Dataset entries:
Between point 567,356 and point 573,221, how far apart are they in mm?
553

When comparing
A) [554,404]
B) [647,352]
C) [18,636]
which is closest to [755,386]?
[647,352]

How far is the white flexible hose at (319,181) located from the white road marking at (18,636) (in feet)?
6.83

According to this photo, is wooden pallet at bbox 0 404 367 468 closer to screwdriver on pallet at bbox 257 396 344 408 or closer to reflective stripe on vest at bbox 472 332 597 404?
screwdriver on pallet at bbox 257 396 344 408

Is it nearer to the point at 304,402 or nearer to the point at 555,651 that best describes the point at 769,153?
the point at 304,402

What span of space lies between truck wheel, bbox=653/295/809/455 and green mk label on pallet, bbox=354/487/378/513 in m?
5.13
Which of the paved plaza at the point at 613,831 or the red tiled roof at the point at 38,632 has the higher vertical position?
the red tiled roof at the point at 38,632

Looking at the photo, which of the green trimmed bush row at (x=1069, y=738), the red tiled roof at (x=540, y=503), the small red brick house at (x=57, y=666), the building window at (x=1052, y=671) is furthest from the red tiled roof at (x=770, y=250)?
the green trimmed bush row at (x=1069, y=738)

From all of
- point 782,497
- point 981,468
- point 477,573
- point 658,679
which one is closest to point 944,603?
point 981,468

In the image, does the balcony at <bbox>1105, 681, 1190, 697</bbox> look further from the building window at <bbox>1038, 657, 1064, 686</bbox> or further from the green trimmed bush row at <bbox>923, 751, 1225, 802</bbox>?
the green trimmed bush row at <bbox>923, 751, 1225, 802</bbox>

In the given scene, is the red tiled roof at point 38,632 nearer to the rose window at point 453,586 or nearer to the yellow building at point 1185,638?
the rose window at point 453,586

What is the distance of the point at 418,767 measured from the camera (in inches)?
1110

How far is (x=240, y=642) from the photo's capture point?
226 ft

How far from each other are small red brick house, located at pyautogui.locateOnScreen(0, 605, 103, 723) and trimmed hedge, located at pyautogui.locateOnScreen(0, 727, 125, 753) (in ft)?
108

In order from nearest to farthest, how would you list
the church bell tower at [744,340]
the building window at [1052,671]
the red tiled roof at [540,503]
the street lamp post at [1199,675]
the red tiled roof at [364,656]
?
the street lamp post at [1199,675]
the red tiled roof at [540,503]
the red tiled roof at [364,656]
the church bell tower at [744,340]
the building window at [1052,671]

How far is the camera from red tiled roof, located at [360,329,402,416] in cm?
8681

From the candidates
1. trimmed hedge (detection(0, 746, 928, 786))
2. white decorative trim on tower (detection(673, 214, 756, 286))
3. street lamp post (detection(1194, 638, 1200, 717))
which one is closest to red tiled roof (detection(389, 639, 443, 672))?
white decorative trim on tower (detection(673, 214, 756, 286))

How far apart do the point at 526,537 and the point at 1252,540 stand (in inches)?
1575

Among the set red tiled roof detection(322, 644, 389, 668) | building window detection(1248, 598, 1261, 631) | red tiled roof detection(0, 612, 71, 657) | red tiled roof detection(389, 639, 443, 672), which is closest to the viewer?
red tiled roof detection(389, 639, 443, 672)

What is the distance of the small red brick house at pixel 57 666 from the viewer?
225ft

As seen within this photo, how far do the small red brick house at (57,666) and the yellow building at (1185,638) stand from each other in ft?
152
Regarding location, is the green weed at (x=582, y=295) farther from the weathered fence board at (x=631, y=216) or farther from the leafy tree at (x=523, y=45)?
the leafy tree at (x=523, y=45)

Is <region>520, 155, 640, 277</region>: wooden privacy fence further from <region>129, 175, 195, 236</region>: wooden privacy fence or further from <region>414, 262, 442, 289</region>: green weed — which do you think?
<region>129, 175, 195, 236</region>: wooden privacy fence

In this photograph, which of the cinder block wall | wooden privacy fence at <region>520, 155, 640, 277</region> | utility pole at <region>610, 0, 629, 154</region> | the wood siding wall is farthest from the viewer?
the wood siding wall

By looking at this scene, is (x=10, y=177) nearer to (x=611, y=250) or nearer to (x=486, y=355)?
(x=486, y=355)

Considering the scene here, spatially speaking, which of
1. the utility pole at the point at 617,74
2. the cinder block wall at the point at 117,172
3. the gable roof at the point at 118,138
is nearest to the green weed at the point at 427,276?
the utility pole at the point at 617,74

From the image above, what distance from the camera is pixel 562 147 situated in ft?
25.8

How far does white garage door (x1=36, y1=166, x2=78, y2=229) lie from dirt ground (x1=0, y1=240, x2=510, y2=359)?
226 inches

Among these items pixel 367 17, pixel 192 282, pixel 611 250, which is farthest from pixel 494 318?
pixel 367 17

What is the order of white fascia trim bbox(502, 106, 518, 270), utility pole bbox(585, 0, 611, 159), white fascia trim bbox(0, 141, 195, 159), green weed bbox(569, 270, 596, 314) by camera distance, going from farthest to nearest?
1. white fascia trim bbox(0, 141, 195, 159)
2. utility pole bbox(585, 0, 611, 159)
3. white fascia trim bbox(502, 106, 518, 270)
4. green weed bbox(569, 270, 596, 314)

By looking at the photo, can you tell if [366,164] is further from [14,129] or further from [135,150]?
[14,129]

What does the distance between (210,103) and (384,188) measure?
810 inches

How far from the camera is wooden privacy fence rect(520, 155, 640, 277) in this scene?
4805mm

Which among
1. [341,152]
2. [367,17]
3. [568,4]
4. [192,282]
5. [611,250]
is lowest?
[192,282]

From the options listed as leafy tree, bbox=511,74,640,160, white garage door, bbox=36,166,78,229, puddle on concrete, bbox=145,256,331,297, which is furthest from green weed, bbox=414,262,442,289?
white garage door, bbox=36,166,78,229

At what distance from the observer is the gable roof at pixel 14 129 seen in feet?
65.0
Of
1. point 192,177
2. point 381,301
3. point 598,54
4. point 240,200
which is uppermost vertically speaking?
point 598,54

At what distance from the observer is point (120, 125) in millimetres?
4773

* **Task brief**
Copy out all of the dataset entries above, word for word.

* **Written solution**
Between point 567,356 and point 573,221, how far apart are they in mm?
553

When comparing
A) [554,404]
B) [647,352]
C) [18,636]
which is closest to [755,386]?
[647,352]

How far is the white flexible hose at (319,181) located from the white road marking at (18,636) (in feet)?
6.83

According to this photo, is wooden pallet at bbox 0 404 367 468 closer to screwdriver on pallet at bbox 257 396 344 408 or closer to reflective stripe on vest at bbox 472 332 597 404?
screwdriver on pallet at bbox 257 396 344 408

Is it nearer to the point at 304,402 or nearer to the point at 555,651 that best describes the point at 769,153?
the point at 304,402

What span of space lies between truck wheel, bbox=653/295/809/455 and green mk label on pallet, bbox=354/487/378/513 in m?
5.13
Which of the paved plaza at the point at 613,831 or the red tiled roof at the point at 38,632 has the higher vertical position?
the red tiled roof at the point at 38,632

Looking at the photo, which of the green trimmed bush row at (x=1069, y=738), the red tiled roof at (x=540, y=503), the small red brick house at (x=57, y=666), the building window at (x=1052, y=671) is furthest from the red tiled roof at (x=770, y=250)?
the green trimmed bush row at (x=1069, y=738)

From all of
- point 782,497
- point 981,468
- point 477,573
- point 658,679
which one is closest to point 944,603?
point 981,468

In the image, does the balcony at <bbox>1105, 681, 1190, 697</bbox> look further from the building window at <bbox>1038, 657, 1064, 686</bbox> or further from the green trimmed bush row at <bbox>923, 751, 1225, 802</bbox>?
the green trimmed bush row at <bbox>923, 751, 1225, 802</bbox>

In the given scene, is the red tiled roof at point 38,632 nearer to the rose window at point 453,586 or nearer to the yellow building at point 1185,638?
the rose window at point 453,586

What is the distance of the point at 418,767 measured from the camera (in inches)?
1110

How far is (x=240, y=642) from the photo's capture point?
226 ft

How far from each other are small red brick house, located at pyautogui.locateOnScreen(0, 605, 103, 723) and trimmed hedge, located at pyautogui.locateOnScreen(0, 727, 125, 753) (in ft)?
108

In order from nearest to farthest, how would you list
the church bell tower at [744,340]
the building window at [1052,671]
the red tiled roof at [540,503]
the street lamp post at [1199,675]
the red tiled roof at [364,656]
?
the street lamp post at [1199,675]
the red tiled roof at [540,503]
the red tiled roof at [364,656]
the church bell tower at [744,340]
the building window at [1052,671]

How far is the camera from red tiled roof, located at [360,329,402,416] in cm?
8681

From the candidates
1. trimmed hedge (detection(0, 746, 928, 786))
2. white decorative trim on tower (detection(673, 214, 756, 286))
3. street lamp post (detection(1194, 638, 1200, 717))
which one is closest to red tiled roof (detection(389, 639, 443, 672))?
white decorative trim on tower (detection(673, 214, 756, 286))

How far apart do the point at 526,537 and the point at 1252,540 stand (in inches)?
1575

Among the set red tiled roof detection(322, 644, 389, 668) | building window detection(1248, 598, 1261, 631) | red tiled roof detection(0, 612, 71, 657) | red tiled roof detection(389, 639, 443, 672), which is closest to the viewer?
red tiled roof detection(389, 639, 443, 672)

What is the distance of the small red brick house at pixel 57 666 from the viewer?
225ft

As seen within this photo, how far do the small red brick house at (57,666) and the yellow building at (1185,638) stand from each other in ft?
152
Regarding location, is the green weed at (x=582, y=295) farther from the weathered fence board at (x=631, y=216) or farther from the leafy tree at (x=523, y=45)?
the leafy tree at (x=523, y=45)

Is <region>520, 155, 640, 277</region>: wooden privacy fence further from <region>129, 175, 195, 236</region>: wooden privacy fence or further from <region>414, 262, 442, 289</region>: green weed — which do you think?
<region>129, 175, 195, 236</region>: wooden privacy fence

In this photograph, which of the cinder block wall | wooden privacy fence at <region>520, 155, 640, 277</region> | utility pole at <region>610, 0, 629, 154</region> | the wood siding wall is farthest from the viewer?
the wood siding wall

By looking at this scene, is (x=10, y=177) nearer to (x=611, y=250) or nearer to (x=486, y=355)?
(x=486, y=355)

Considering the scene here, spatially speaking, which of
1. the utility pole at the point at 617,74
2. the cinder block wall at the point at 117,172
3. the gable roof at the point at 118,138
is nearest to the green weed at the point at 427,276?
the utility pole at the point at 617,74

From the image above, what distance from the camera is pixel 562 147 situated in ft?
25.8

How far does white garage door (x1=36, y1=166, x2=78, y2=229) lie from dirt ground (x1=0, y1=240, x2=510, y2=359)?
226 inches

Among these items pixel 367 17, pixel 192 282, pixel 611 250, which is farthest from pixel 494 318?
pixel 367 17

What is the order of white fascia trim bbox(502, 106, 518, 270), utility pole bbox(585, 0, 611, 159), white fascia trim bbox(0, 141, 195, 159), green weed bbox(569, 270, 596, 314) by camera distance, going from farthest to nearest?
1. white fascia trim bbox(0, 141, 195, 159)
2. utility pole bbox(585, 0, 611, 159)
3. white fascia trim bbox(502, 106, 518, 270)
4. green weed bbox(569, 270, 596, 314)

By looking at the photo, can you tell if [366,164] is further from [14,129] or further from [135,150]?
[14,129]

What does the distance between (210,103) and (384,188) measure?
810 inches

How far from the camera is wooden privacy fence rect(520, 155, 640, 277) in this scene?
4805mm

Which among
1. [341,152]
2. [367,17]
3. [568,4]
4. [192,282]
5. [611,250]
is lowest?
[192,282]

From the options listed as leafy tree, bbox=511,74,640,160, white garage door, bbox=36,166,78,229, puddle on concrete, bbox=145,256,331,297, which is furthest from green weed, bbox=414,262,442,289?
white garage door, bbox=36,166,78,229

At what distance from the observer is the gable roof at pixel 14 129 seen in feet?
65.0
Of
1. point 192,177
2. point 381,301
3. point 598,54
4. point 240,200
which is uppermost vertically speaking?
point 598,54

At what distance from the observer is point (120, 125) in millimetres?
4773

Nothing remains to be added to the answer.